The Charity Commission for England and Wales (Charity Commission) and the Office of the Scottish Charity Regulator (OSCR) have today published two new Statements of Recommended Practice (SORPs) setting out a new framework for charity accounting and reporting.

SORPs issued by the Charity Commission and OSCR apply to charities preparing accounts under UK GAAP to present a ‘true and fair view’ and are intended to supplement accounting standards and other legal and regulatory requirements to reflect transactions or circumstances that are unique within the charities sector. 

The SORPs set out the required accounting and reporting by charities in the context of the new accounting framework introduced by Financial Reporting Standard (FRS) 102 applicable in the UK and Republic of Ireland for financial years beginning on or after 1 January 2015.  One SORP is targeted at those charities that adopt FRS 102 (“the FRS 102 SORP”) and the other is targeted at those charities that, depending on their size, can choose to adopt the Financial Reporting Standard for Smaller Entities (FRSSE) (“the FRSSE SORP”).  Each SORP reflects the different accounting treatments under the two standards.  Both SORPS are effective from financial years beginning on or after 1 January 2015 and have been developed after reflecting on feedback received on the original Exposure Draft issued in July 2013.

The SORPs have been created in a modular format containing a set of core ‘modules’ which apply to all charities and also a number of additional modules which will only apply to specific charities.  The Charity Commission and the OSCR have highlighted that charities will be able to customise the SORP according to their specific circumstances through an interactive website.  It is hoped that this modular format will help to better meet the needs of the preparers of charity accounts especially for smaller charities. 

Alongside the publication of the SORPs the Charity Commission and the OSCR have published guidance to help charities choose the right SORP to adopt.  Help sheets have been created that explain the main differences between the FRS 102 SORP and the FRSSE SORP and the criteria that must be met to be able to adopt the FRSSE SORP.  An indication is provided that the FRSSE standard is due to be reviewed in 2016 in light of the new EU Accounting Directive and this may mean that charities adopting the FRSSE now will have to change their accounting policies twice in succession due to the amendments. 
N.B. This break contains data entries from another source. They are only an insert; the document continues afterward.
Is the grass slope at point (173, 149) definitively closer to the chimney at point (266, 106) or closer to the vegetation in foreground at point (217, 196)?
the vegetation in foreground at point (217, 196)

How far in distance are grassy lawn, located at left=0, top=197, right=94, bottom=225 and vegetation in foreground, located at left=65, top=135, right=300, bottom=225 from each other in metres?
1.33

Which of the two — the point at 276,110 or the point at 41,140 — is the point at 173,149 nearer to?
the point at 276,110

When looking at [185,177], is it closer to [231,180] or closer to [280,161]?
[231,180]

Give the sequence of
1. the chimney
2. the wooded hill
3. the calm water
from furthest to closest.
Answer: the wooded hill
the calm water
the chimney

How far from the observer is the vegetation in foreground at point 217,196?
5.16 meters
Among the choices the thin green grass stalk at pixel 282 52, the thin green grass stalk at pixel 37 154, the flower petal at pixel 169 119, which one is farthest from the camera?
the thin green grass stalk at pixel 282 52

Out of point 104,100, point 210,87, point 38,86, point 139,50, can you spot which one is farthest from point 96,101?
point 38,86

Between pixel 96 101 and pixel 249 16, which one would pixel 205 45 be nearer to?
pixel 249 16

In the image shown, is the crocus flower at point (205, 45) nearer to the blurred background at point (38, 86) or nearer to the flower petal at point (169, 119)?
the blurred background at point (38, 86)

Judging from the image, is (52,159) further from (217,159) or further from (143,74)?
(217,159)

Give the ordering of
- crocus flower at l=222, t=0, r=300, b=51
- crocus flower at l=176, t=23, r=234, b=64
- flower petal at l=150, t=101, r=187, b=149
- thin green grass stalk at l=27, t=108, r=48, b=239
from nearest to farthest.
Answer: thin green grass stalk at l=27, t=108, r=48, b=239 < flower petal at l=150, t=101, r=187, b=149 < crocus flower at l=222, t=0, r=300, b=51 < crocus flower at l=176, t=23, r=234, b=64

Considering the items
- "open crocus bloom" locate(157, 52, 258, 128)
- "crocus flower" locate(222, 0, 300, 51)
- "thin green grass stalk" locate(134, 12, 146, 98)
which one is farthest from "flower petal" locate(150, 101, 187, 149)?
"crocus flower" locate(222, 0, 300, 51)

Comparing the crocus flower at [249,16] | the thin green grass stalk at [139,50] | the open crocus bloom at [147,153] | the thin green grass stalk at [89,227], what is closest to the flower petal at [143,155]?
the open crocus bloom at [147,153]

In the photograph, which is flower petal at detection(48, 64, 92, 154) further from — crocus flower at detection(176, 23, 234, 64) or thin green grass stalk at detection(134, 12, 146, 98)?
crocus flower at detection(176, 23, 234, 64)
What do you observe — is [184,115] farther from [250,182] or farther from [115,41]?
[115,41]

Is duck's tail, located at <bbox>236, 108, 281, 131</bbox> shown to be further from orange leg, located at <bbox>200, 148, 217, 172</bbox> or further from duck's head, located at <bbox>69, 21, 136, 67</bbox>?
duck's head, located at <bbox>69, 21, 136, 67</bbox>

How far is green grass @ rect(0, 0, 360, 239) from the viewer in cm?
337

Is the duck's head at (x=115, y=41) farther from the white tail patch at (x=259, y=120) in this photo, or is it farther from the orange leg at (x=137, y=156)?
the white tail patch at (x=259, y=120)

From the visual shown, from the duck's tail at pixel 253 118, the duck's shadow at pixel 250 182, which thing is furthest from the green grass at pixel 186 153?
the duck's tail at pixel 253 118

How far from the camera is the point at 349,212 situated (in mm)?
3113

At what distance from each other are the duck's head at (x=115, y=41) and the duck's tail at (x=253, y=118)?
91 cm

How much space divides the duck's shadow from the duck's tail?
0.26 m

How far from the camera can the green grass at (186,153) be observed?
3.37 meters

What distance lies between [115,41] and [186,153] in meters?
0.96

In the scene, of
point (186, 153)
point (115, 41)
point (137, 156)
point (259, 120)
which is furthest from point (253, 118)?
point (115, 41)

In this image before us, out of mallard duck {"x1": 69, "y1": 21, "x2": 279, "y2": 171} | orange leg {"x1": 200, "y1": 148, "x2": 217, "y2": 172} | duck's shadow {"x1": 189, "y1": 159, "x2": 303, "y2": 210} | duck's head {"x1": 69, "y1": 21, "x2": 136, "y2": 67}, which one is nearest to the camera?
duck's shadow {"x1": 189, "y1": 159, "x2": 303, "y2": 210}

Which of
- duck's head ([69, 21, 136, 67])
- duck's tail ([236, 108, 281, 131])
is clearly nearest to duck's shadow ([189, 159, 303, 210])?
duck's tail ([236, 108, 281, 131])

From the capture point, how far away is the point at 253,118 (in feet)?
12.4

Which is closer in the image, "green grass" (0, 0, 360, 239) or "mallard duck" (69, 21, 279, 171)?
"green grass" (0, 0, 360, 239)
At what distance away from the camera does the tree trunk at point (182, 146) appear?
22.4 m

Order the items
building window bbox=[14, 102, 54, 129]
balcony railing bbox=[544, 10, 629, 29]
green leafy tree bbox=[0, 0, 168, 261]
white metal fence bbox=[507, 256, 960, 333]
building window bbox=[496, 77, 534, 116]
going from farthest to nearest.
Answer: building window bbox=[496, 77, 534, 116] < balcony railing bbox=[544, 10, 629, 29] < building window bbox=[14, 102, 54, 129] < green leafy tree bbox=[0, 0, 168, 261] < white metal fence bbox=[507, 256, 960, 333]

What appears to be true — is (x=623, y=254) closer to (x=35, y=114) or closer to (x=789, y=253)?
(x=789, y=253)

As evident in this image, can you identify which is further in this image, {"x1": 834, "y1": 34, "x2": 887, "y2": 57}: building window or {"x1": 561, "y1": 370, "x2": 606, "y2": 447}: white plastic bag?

The Charity Commission and the OSCR emphasise that “it is important to make the right choice” of accounting framework to adopt and advise that charities speak to their auditor, independent examiner or advising accounting to assist in choosing the standard that is best.  They comment that “although the two SORPS have the same structure and order of modules, the requirements differ significantly due to underlying differences in terminology, accounting policies and disclosures required by the FRSSE and FRS 102”.